### Work order:
The whole listing below should be retyped exactly, without any images.

### Information provided:
>>>>>
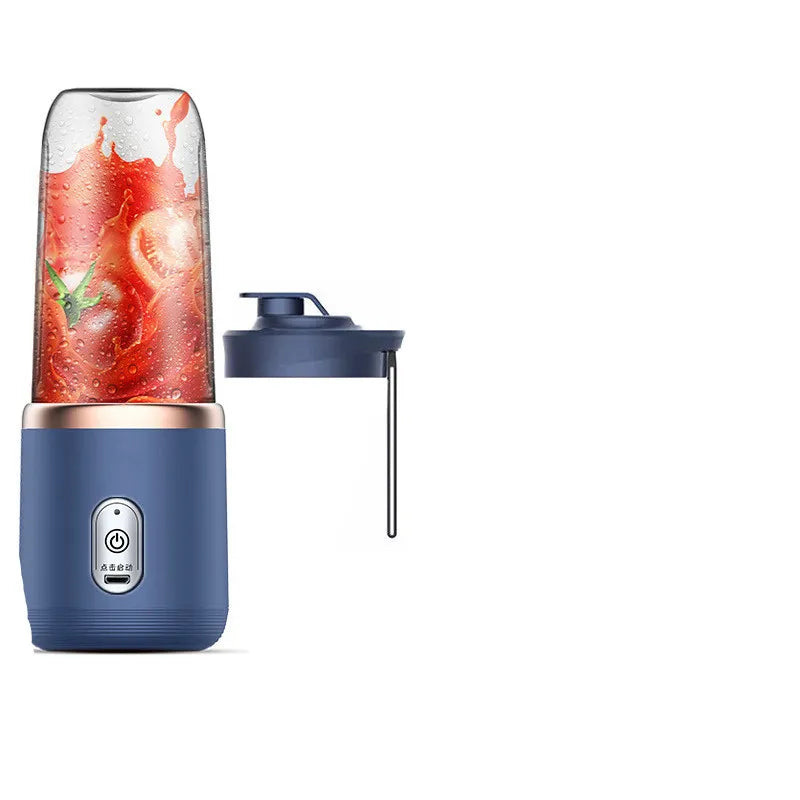Portable Rechargeable Household Juicer Cup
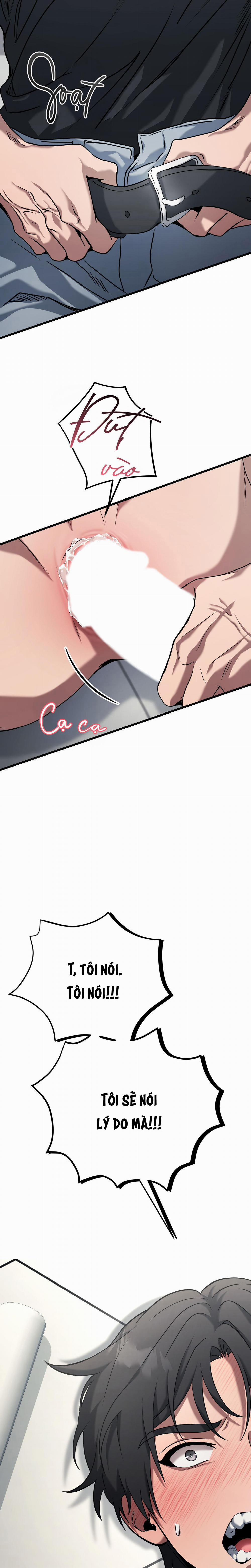 Cầu Thủ Bóng Chày Hư Hỏng 3 0 trang 18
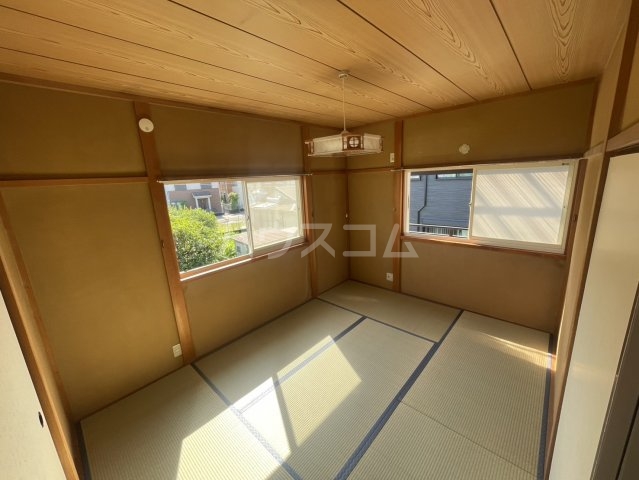 寝室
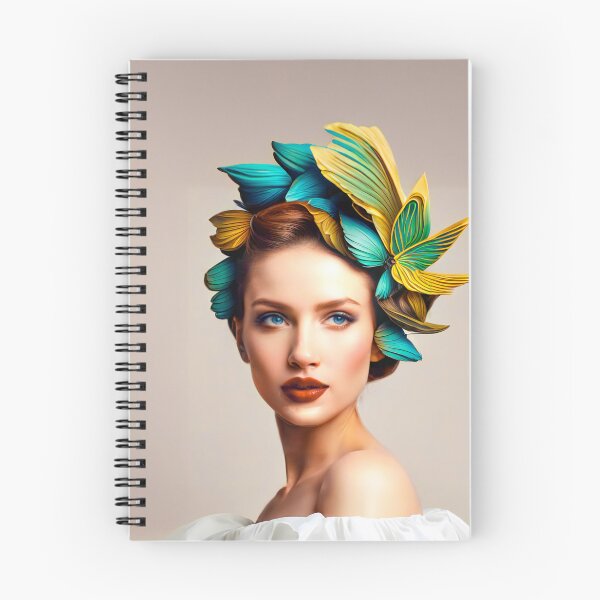 Item preview, The Butterfly Hat designed and sold by PictureNZ.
<<<<<
### Your response:
Portable Rechargeable Household Juicer Cup
 Cầu Thủ Bóng Chày Hư Hỏng 3 0 trang 18
 寝室
 Item preview, The Butterfly Hat designed and sold by PictureNZ.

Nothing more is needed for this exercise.